**The request**
Copy the entries below word for word, from the line with "Is pixel 65" to the line with "1.20 meters", including both of those lines.

**Excerpted records**

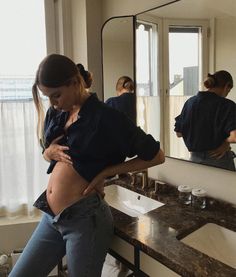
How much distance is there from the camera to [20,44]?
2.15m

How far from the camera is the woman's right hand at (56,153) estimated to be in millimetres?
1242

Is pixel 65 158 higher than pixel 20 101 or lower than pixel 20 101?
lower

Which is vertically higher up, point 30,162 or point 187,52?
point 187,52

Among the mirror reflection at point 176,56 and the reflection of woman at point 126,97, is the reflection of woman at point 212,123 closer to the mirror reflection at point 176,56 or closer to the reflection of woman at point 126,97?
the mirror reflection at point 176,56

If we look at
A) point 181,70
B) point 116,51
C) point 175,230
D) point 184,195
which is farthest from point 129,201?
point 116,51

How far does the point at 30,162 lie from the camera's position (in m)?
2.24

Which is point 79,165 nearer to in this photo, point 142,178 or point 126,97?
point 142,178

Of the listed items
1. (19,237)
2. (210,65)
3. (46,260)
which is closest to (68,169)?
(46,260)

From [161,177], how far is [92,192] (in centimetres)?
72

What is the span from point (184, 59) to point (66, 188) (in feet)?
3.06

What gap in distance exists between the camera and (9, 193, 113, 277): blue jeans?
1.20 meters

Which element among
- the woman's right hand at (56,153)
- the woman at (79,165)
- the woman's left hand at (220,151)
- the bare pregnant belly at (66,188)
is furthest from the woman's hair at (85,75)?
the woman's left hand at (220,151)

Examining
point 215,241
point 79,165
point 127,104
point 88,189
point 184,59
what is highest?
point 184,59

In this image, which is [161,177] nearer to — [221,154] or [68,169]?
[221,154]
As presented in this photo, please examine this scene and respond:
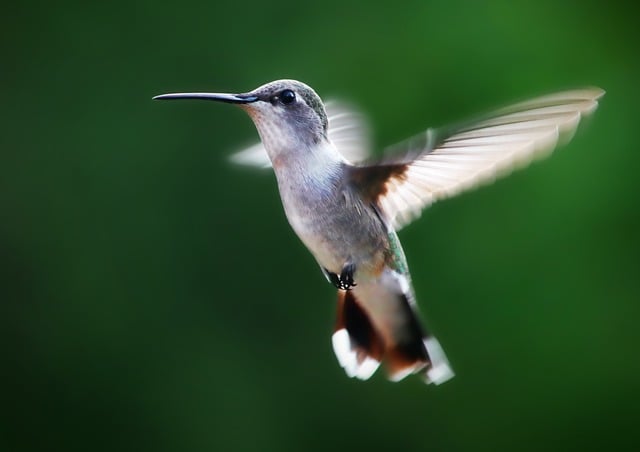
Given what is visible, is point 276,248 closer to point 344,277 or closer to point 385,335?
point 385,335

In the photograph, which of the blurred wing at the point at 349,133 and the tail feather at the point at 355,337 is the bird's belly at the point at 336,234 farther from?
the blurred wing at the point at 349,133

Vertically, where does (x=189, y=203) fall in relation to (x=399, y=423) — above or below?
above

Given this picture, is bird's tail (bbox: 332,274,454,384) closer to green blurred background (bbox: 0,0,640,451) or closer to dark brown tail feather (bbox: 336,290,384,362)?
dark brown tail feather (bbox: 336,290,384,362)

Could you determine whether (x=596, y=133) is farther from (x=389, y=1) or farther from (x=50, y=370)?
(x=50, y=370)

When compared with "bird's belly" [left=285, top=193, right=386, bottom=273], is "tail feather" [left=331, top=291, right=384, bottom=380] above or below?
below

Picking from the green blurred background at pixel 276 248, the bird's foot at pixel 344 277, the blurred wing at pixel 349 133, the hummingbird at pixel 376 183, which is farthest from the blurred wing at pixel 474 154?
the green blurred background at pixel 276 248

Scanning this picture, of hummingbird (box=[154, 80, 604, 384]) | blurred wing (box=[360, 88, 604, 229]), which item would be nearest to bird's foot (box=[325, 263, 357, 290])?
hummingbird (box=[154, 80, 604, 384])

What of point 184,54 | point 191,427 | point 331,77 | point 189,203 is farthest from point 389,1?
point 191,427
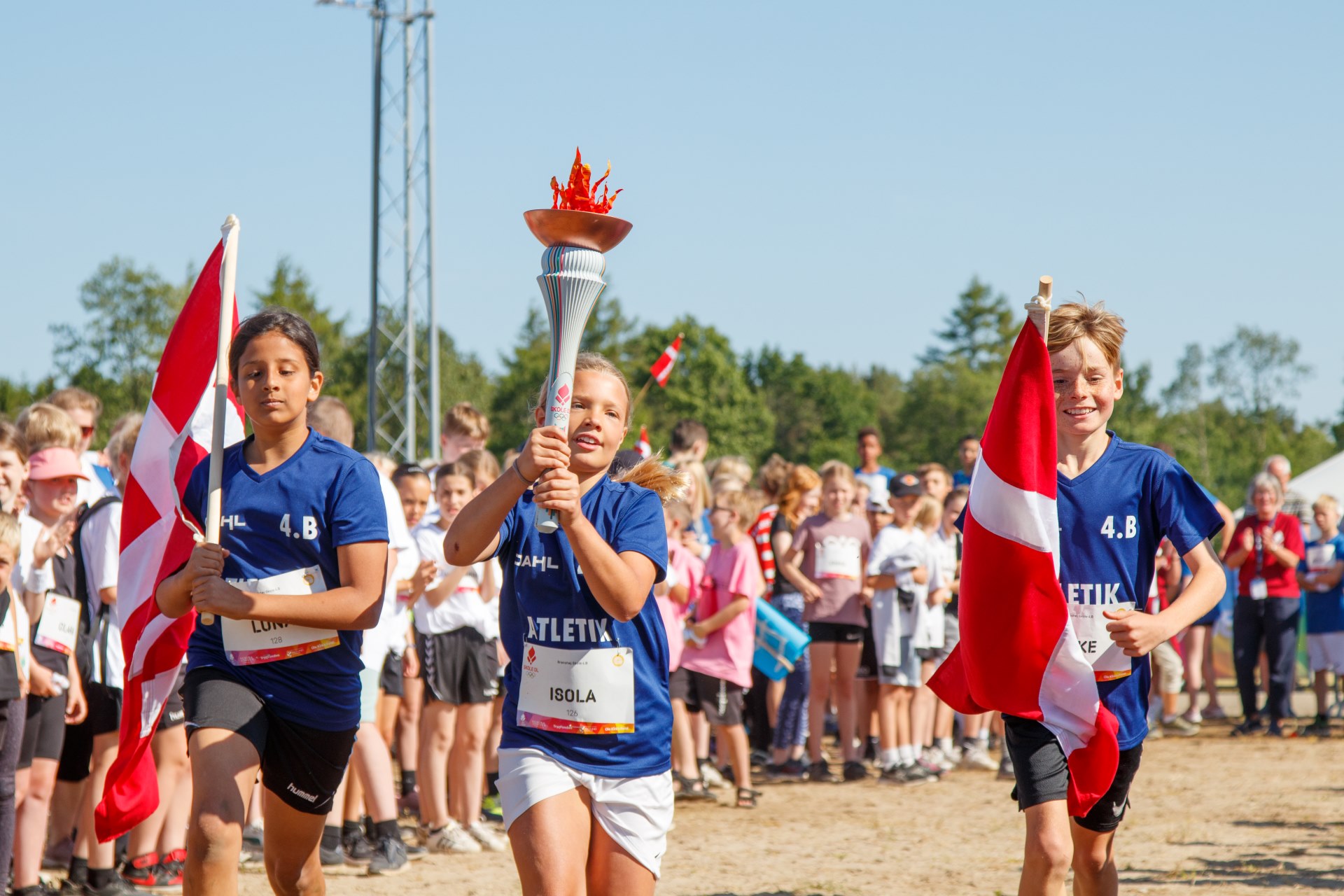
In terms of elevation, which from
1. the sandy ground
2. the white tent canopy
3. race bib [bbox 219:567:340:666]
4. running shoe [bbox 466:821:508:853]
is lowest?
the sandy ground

**Response for this exercise**
Is pixel 65 158 higher than pixel 20 101 or lower than pixel 20 101?
lower

Which is vertically higher up, point 30,162 or point 187,52?
point 187,52

Among the mirror reflection at point 176,56 and the reflection of woman at point 126,97, is the reflection of woman at point 212,123 closer to the mirror reflection at point 176,56 or closer to the reflection of woman at point 126,97?
the mirror reflection at point 176,56

If we look at
A) point 181,70
B) point 116,51
C) point 175,230
D) point 184,195
which is farthest from point 129,201?
point 116,51

How far does the point at 30,162 lie from the camera's position (in m)?
2.24

Which is point 79,165 nearer to in this photo, point 142,178 or point 126,97?
point 142,178

Of the listed items
1. (19,237)
2. (210,65)
3. (46,260)
which is closest to (68,169)?
(46,260)

From [161,177], how far is [92,192] (in centimetres)?
72

What is the span from point (184, 59) to point (66, 188) (in feet)?
3.06

What gap in distance exists between the camera and (9, 193, 113, 277): blue jeans?
1.20 meters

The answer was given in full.